Texte du document →
Un poète : Pablo Neruda (Chili - 1904-1973)

Un recueil : Chant général (Canto general) - 1950

Un poème :

                     Les ennemis

Ils sont venus ici avec leur fusils pleins de balles,
ils ont ordonné la dure extermination,
ils ont trouvé ici un peuple qui chantait,
un peuple rassemblé par le devoir et par l'amour,
et la fille gracile est tombée avec son drapeau,
et le garçon souriant a roulé blessé auprès d'elle,
et la stupeur du peuple a vu les morts s'abattre
avec furie, avec douleur.

Alors, à l'endroit même où sont tombés,
les assassinés,
les drapeaux, se baissant, se sont baignés de sang
pour à nouveau se dresser face aux assassins.

Au nom de ces morts, de nos morts,
je demande le châtiment.
Pour ceux qui ont éclaboussé de sang notre patrie,
je demande le châtiment.

Pour le bourreau qui a ordonné la tuerie,
je demande le châtiment.

Pour le traître qui s'est élevé sur le crime,
je demande le châtiment.

Pour celui qui lança l'ordre de l'agonie,
je demande le châtiment.

Pour les défenseurs de ce crime,
je demande le châtiment.

Je ne veux pas serrer leur main
ruisselante de sang.
Je demande le châtiment.
Je n'en veux pour Ambassadeur
bien à l'abri dans leurs maisons.

Je veux les voir jugés, ici,
sur cette place, à cet endroit.

Je veux pour eux le châtiment.

                                                            ----------------------------

El Canto General (titre original) est un hymne à l'Amérique latine et aux nations opprimées, en général.

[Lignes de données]
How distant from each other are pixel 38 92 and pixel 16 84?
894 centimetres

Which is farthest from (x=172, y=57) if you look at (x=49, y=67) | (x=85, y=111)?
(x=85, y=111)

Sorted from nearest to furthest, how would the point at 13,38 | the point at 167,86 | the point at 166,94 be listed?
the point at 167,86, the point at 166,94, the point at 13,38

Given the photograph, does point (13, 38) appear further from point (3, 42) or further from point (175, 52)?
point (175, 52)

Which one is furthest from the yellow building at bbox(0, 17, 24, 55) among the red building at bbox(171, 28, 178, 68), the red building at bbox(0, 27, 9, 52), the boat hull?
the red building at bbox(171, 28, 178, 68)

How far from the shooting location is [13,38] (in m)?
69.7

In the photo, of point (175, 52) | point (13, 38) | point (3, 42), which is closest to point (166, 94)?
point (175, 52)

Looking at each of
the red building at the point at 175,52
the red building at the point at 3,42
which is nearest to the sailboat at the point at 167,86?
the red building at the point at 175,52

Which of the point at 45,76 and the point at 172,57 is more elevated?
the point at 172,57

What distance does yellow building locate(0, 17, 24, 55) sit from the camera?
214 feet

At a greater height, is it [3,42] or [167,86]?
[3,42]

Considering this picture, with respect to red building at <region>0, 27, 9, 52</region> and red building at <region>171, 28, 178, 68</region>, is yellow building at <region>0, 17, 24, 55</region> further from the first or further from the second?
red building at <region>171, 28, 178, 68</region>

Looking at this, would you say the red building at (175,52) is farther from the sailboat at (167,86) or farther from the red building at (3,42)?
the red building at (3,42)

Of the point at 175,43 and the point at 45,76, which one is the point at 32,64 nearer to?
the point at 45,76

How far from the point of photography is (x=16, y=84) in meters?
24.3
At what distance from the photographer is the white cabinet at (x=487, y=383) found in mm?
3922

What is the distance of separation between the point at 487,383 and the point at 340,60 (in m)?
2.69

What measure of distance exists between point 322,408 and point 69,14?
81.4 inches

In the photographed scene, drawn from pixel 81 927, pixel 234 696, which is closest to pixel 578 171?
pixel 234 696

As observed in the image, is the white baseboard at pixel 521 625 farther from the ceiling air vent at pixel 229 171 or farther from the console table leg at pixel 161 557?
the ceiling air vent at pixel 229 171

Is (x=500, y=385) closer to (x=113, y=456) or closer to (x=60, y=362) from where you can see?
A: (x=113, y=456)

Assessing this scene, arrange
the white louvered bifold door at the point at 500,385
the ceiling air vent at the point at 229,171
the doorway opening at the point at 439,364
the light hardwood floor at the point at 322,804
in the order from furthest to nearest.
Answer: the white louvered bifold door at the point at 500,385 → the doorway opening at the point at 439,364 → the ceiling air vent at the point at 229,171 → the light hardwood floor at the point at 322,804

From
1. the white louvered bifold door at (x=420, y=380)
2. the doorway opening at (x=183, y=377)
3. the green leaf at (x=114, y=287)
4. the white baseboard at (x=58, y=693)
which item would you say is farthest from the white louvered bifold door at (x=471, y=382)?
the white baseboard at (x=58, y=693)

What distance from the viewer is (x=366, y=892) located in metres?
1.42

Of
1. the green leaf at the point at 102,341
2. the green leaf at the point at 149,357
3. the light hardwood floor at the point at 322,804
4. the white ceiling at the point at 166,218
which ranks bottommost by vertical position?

Travail à faire →
1/ Recopiez le passage du texte sur Pablo Neruda qui commence par « Pour celui qui » et va jusqu'à « à cet endroit. ».
2/ D'après le texte sur Pablo Neruda, en quelle année le recueil Chant général a-t-il paru ?

Réponses →
1/
Pour celui qui lança l'ordre de l'agonie,
je demande le châtiment.

Pour les défenseurs de ce crime,
je demande le châtiment.

Je ne veux pas serrer leur main
ruisselante de sang.
Je demande le châtiment.
Je n'en veux pour Ambassadeur
bien à l'abri dans leurs maisons.

Je veux les voir jugés, ici,
sur cette place, à cet endroit.

2/ En 1950.